Task prompt: Taking the entries below, transcribe only the lines starting with the one with "The Miracle of Jesus' Resurrection" and going on through the one with "2012FRCControlSystemData PowerChart team358", exactly as written, without the pictures.

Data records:
::::
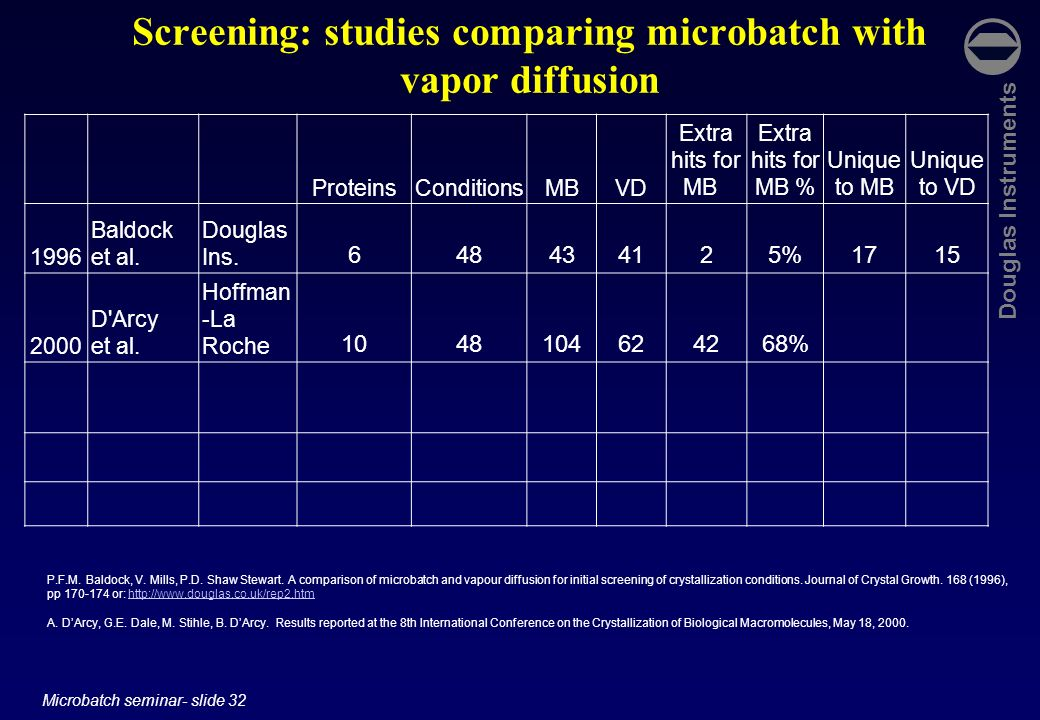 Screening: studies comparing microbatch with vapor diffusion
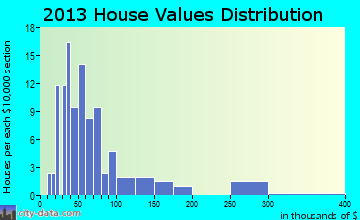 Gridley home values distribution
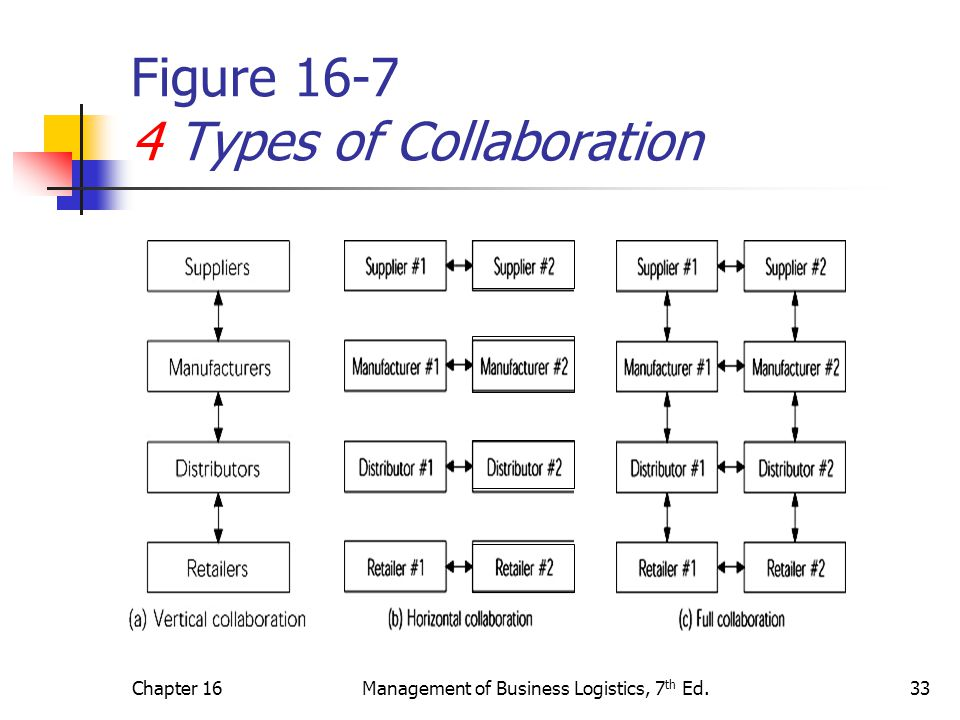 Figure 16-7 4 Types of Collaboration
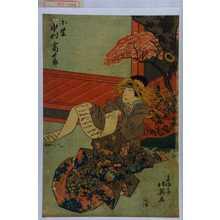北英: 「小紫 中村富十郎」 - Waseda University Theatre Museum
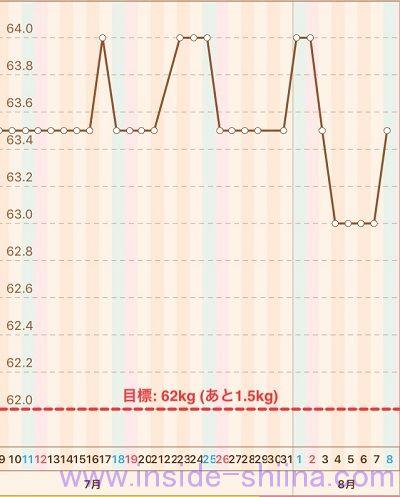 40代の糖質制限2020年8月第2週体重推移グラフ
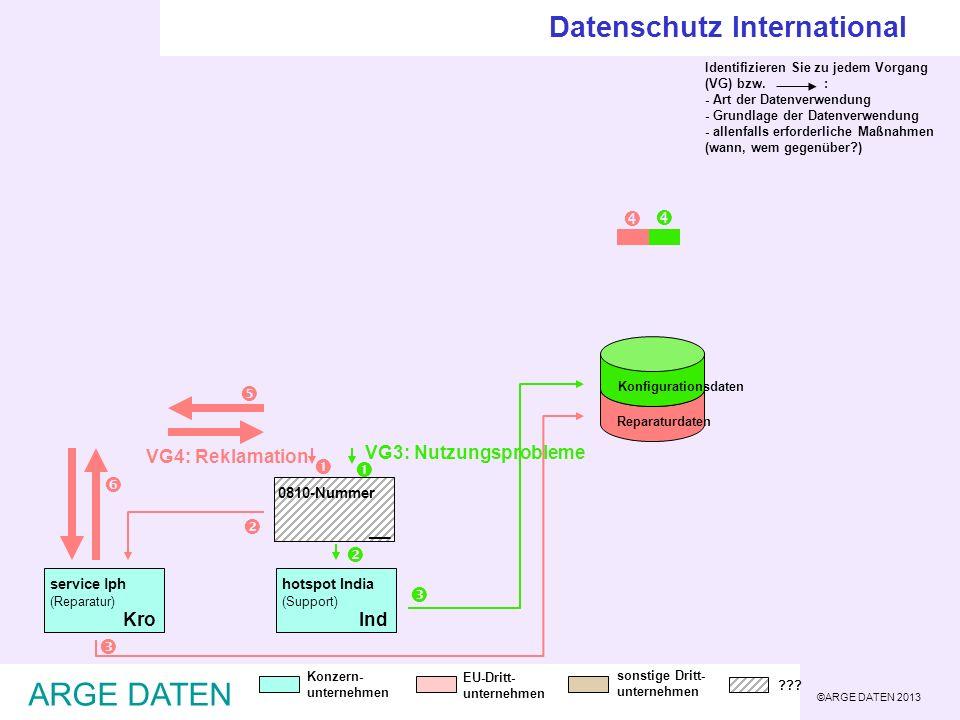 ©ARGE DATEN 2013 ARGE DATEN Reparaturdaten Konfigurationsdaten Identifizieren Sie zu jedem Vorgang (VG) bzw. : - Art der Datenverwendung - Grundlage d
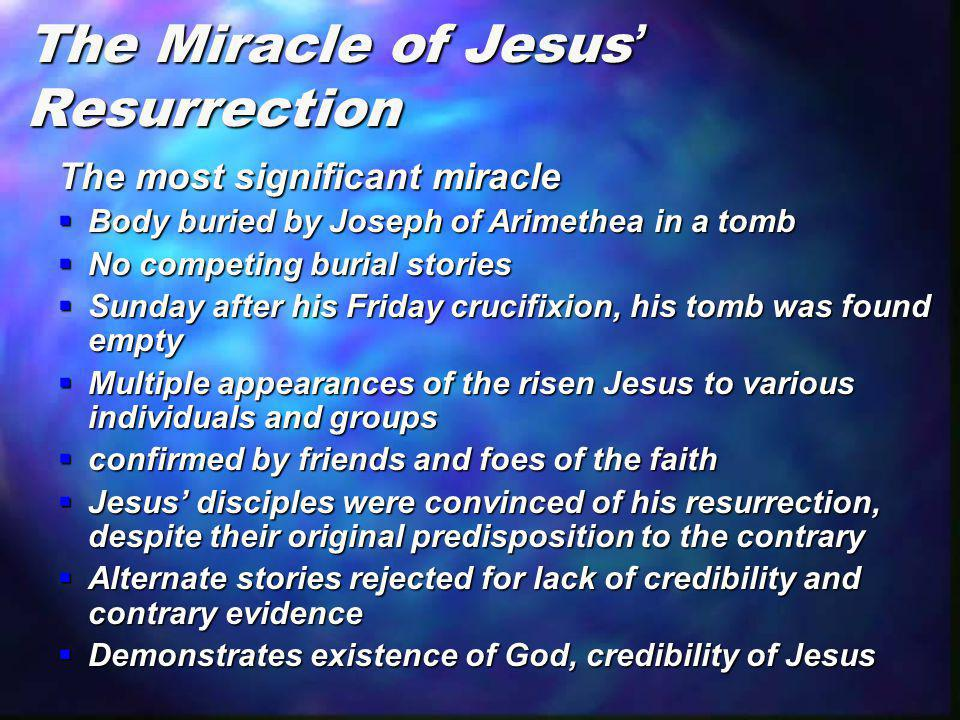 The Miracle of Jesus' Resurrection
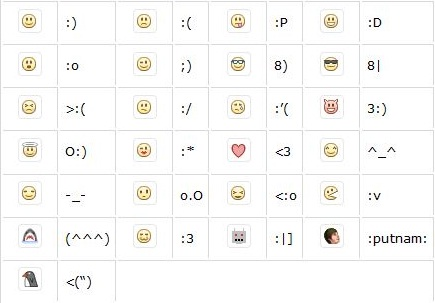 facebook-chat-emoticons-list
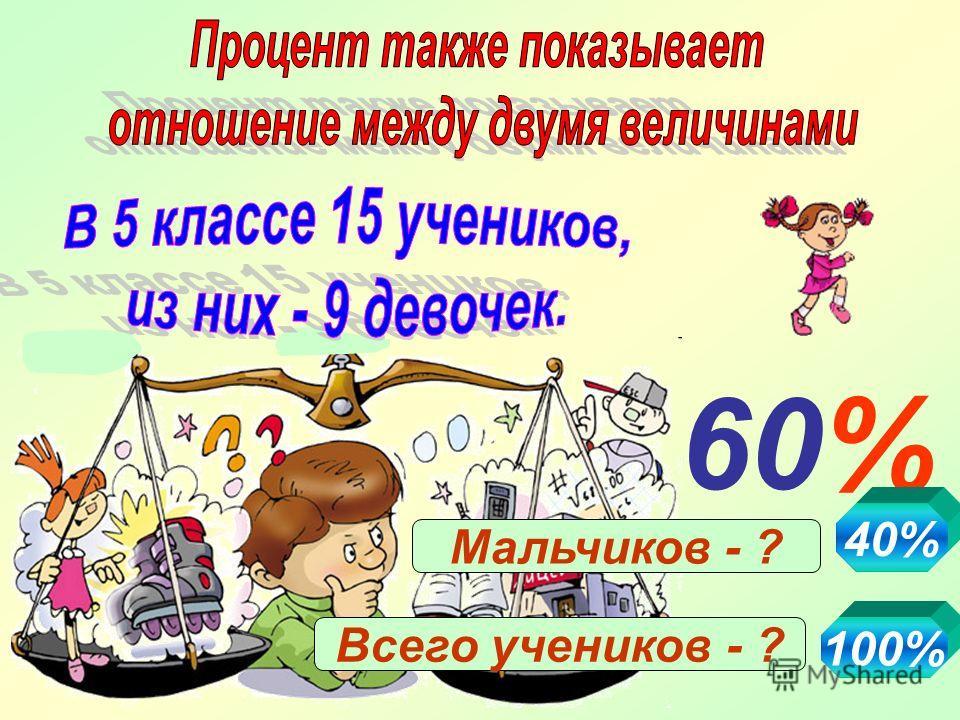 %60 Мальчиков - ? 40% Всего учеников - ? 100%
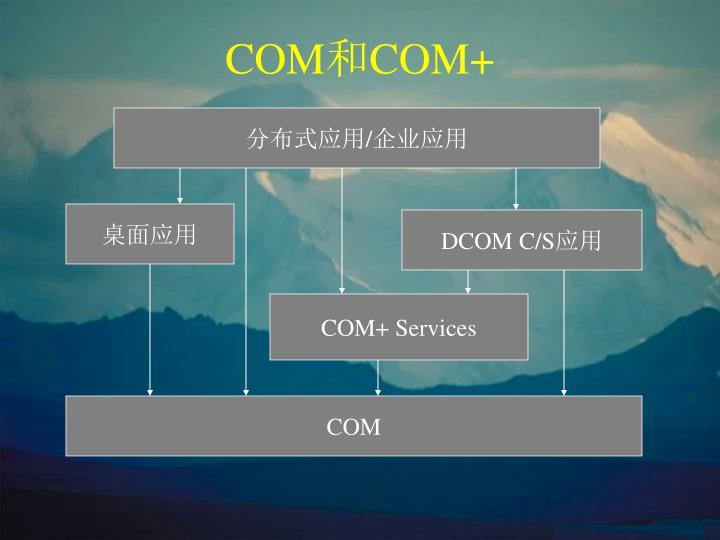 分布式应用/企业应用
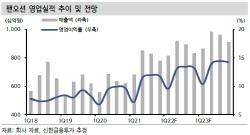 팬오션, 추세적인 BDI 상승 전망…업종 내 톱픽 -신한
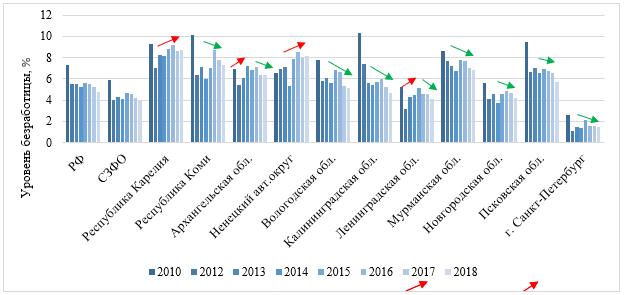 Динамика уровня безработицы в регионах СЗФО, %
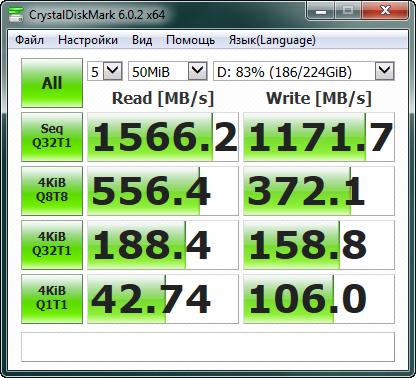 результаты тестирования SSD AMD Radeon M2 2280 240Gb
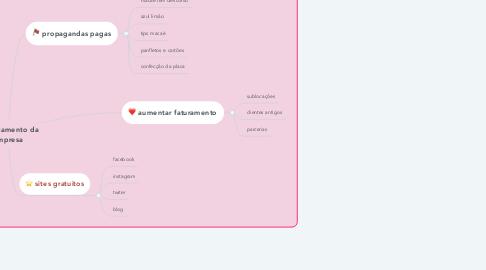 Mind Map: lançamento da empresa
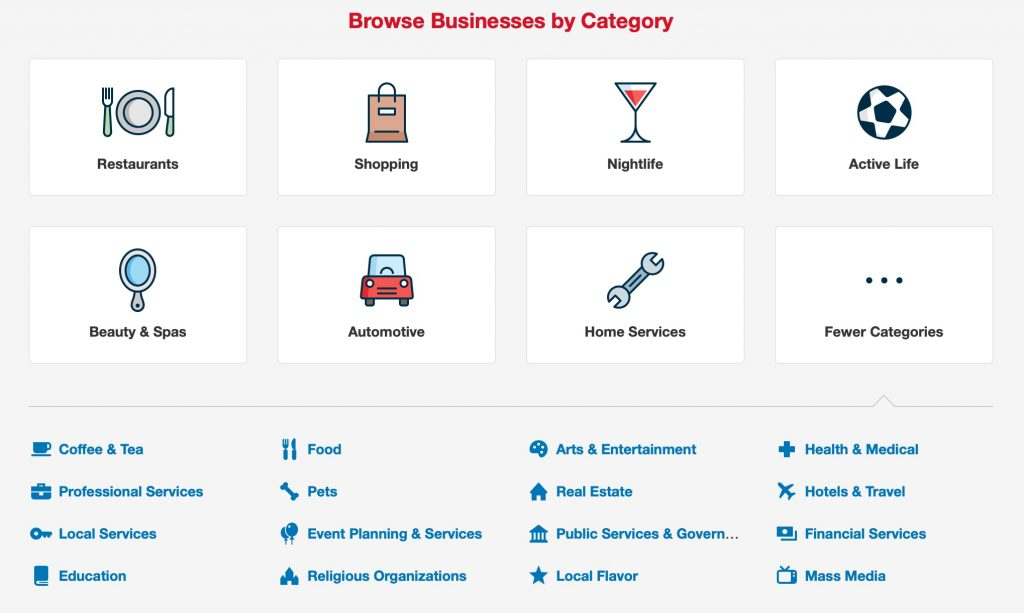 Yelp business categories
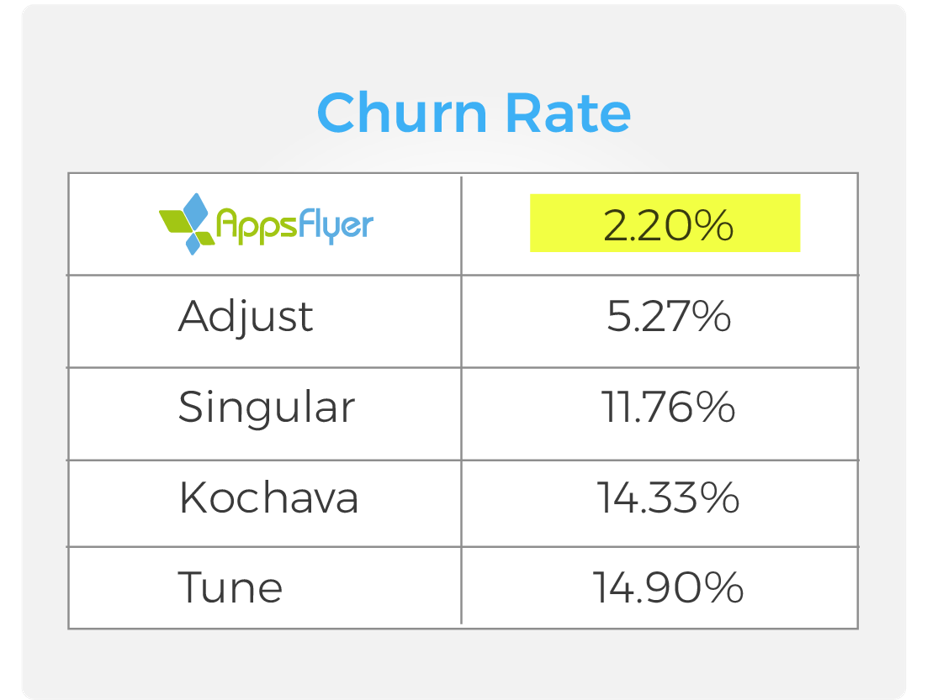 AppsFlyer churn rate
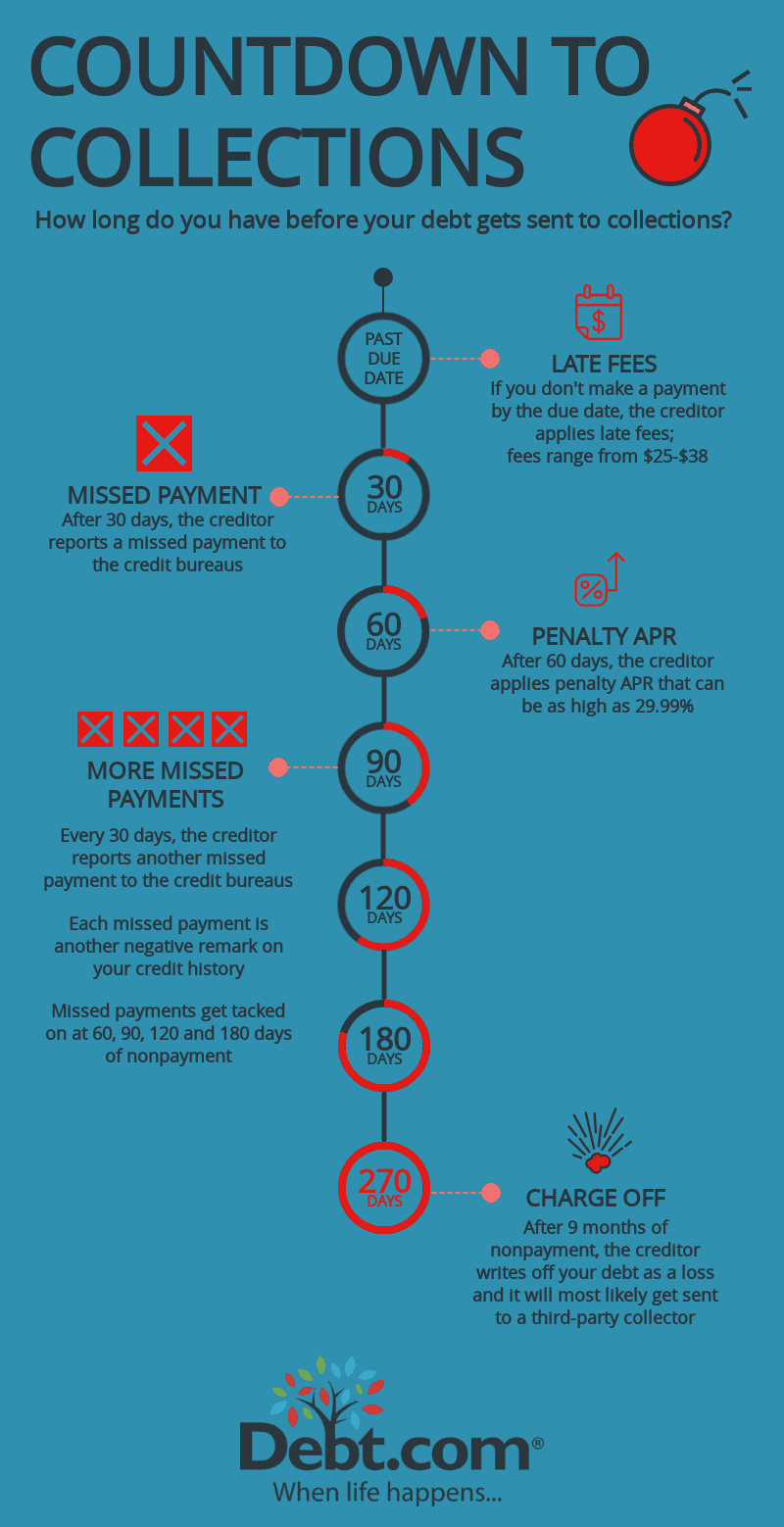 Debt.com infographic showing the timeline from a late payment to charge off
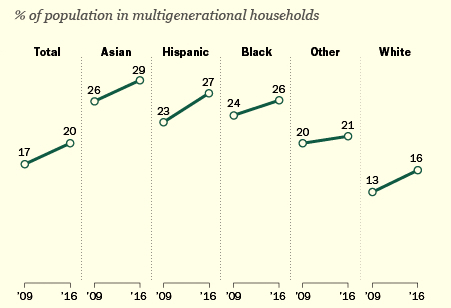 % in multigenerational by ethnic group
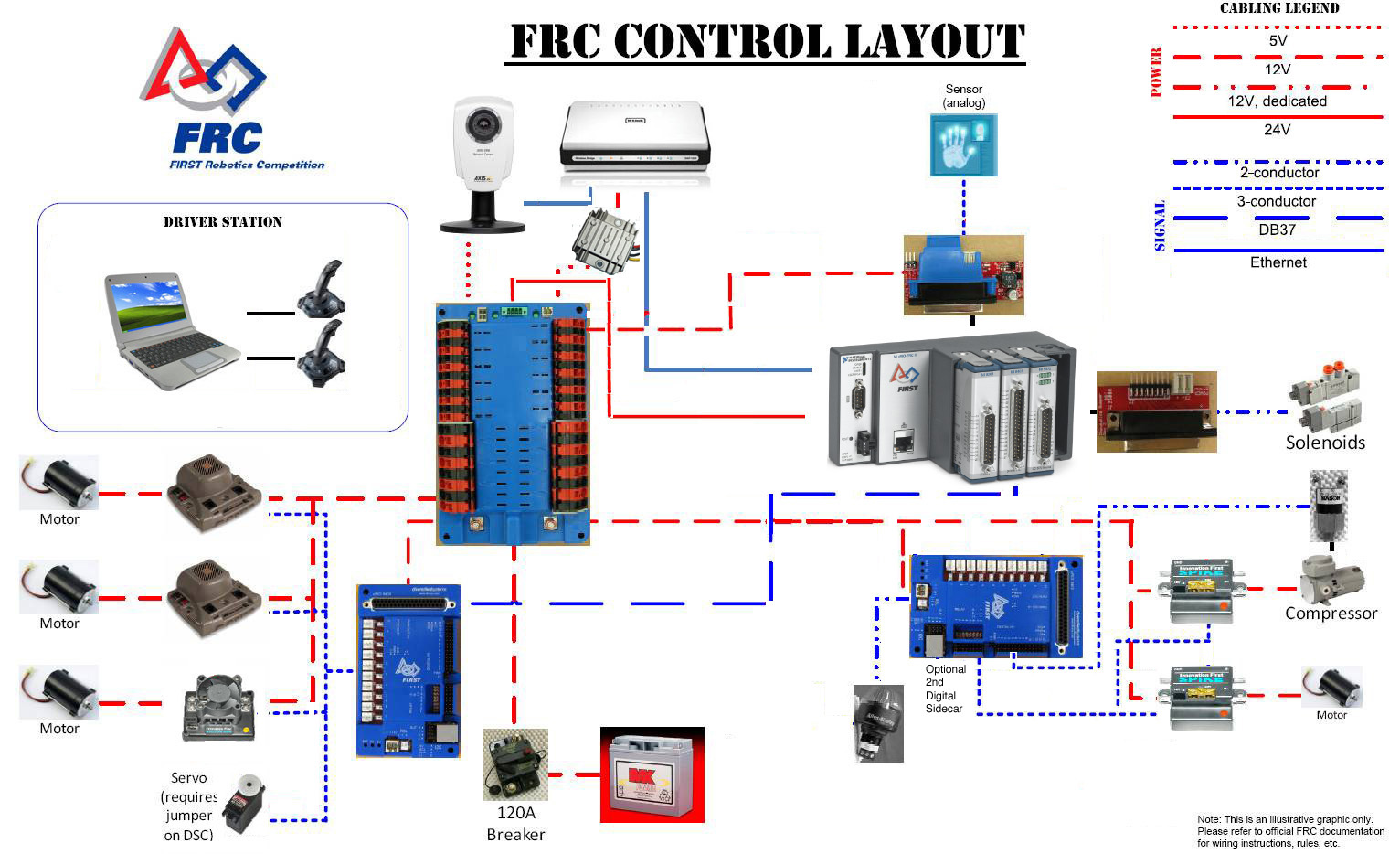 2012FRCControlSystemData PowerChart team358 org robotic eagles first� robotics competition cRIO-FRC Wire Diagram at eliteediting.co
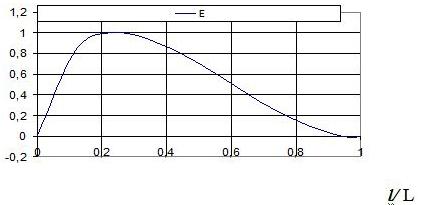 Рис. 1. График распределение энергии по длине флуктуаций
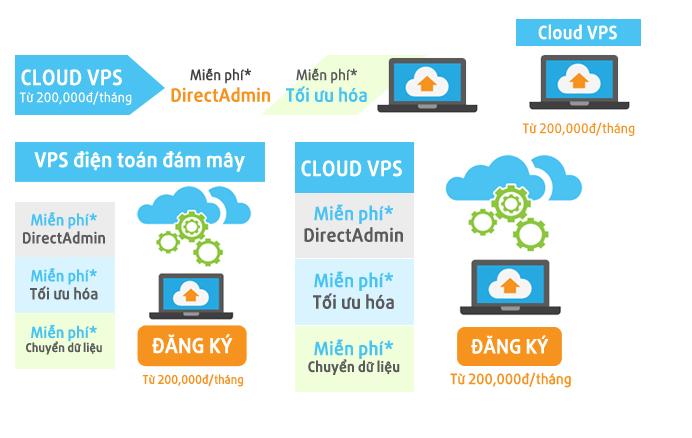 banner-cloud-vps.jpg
::::
Exercise solution:
 The Miracle of Jesus' Resurrection
 facebook-chat-emoticons-list
 %60 Мальчиков - ? 40% Всего учеников - ? 100%
 分布式应用/企业应用
 팬오션, 추세적인 BDI 상승 전망…업종 내 톱픽 -신한
 Динамика уровня безработицы в регионах СЗФО, %
 результаты тестирования SSD AMD Radeon M2 2280 240Gb
 Mind Map: lançamento da empresa
 Yelp business categories
 AppsFlyer churn rate
 Debt.com infographic showing the timeline from a late payment to charge off
 % in multigenerational by ethnic group
 2012FRCControlSystemData PowerChart team358 org robotic eagles first� robotics competition cRIO-FRC Wire Diagram at eliteediting.co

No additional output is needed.